Charles Taylor n’endosse plus une de ses recommandations
Le professeur émérite de philosophie Charles Taylor, qui a coprésidé il y a 10 ans la Commission de consultation sur les pratiques d’accommodement reliées aux différences culturelles – connue sous le nom de Commission Bouchard-Taylor – n’endosse plus une des recommandations du rapport, qui refait actuellement surface.
La recommandation en question touche le port des signes religieux par des agents de l’État (dont les magistrats et les policiers).
M. Taylor a fait cette déclaration dans une lettre ouverte publiée mardi dans La Presse+.
«[J]’ai appuyé la mesure parce que je croyais que dans l’atmosphère suivant le débat sur les accommodements raisonnables, ne pas imposer ces restrictions choquerait l’opinion publique au point de mettre en danger notre proposition d’une laïcité ouverte. Mais les choses ont bien changé depuis, et ce n’est plus mon opinion», explique M. Taylor.

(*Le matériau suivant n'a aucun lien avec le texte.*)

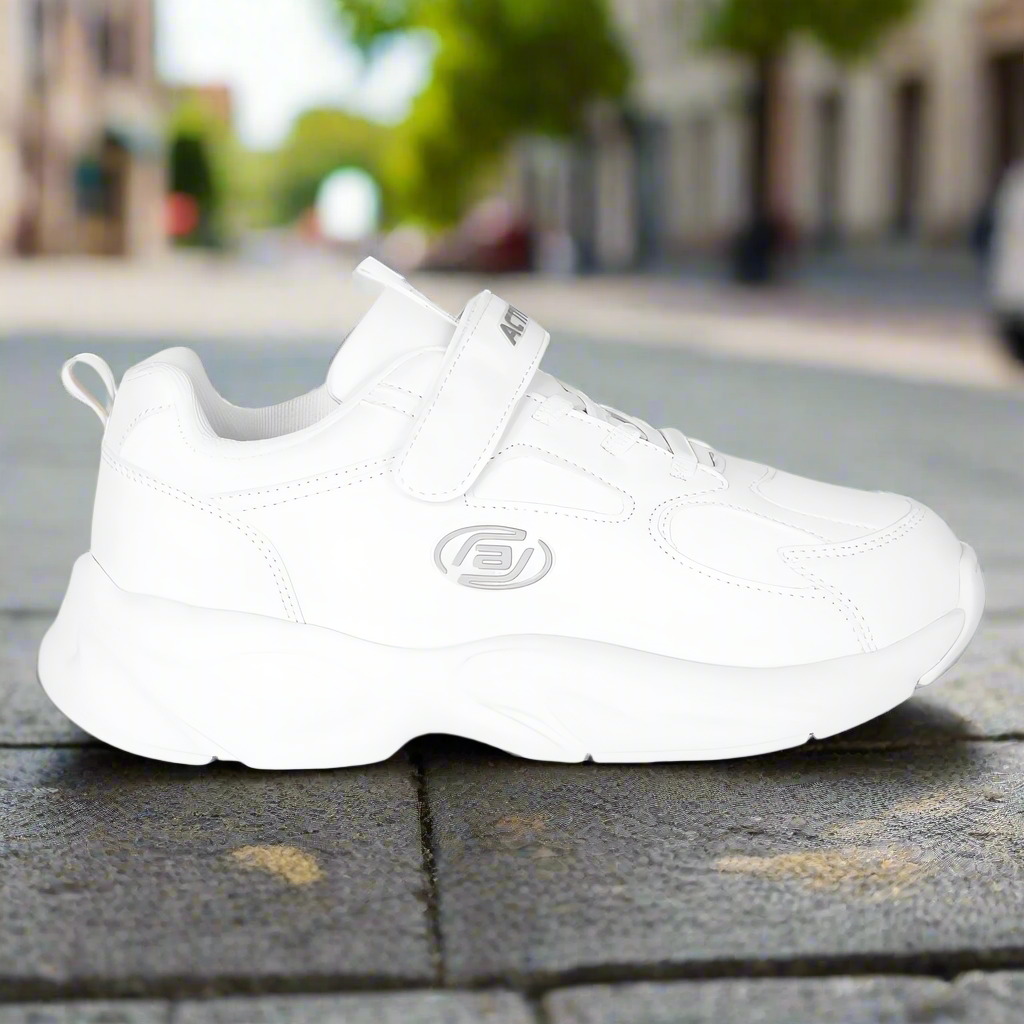White sneaker on a pavement with a blurred background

Le philosophe soulève que c’est principalement le changement de contexte, induit par le débat sur la Charte des «valeurs québécoises», qui l’a amené à changer d’idée. «On a constaté lors de ce débat que la proposition de restreindre les droits de certaines classes de citoyens a eu un effet secondaire de stigmatisation. Cet effet s’est entre autres fait sentir dans la multiplication des incidents d’agression, surtout envers les musulmanes portant le voile […]».
Il estime que le temps est maintenant à la réconciliation, en soulignant l’attentat dans une mosquée de Québec survenu à la fin janvier.
M. Taylor soutient en outre que la distinction faite à l’origine dans le rapport de la Commission, entre les employés de l’État qui exercent des «fonctions de coercition qui régissent le domaine du crime et du châtiment et qui décident de la condamnation et des peines» et ceux exercent d’autres fonctions (en santé, en éducation, etc.), n’a pas été retenue dans les débats.
La semaine dernière, Radio-Canada rapportait que la Coalition avenir Québec (CAQ) proposait d’appuyer le gouvernement de Philippe Couillard si celui-ci incluait dans le projet de loi 62 les recommandations de la Commission Bouchard-Taylor concernant le port des signes religieux. Le premier ministre avait plus tard déclaré, selon la société d’État, que le port des signes religieux était un «enjeu inexistant».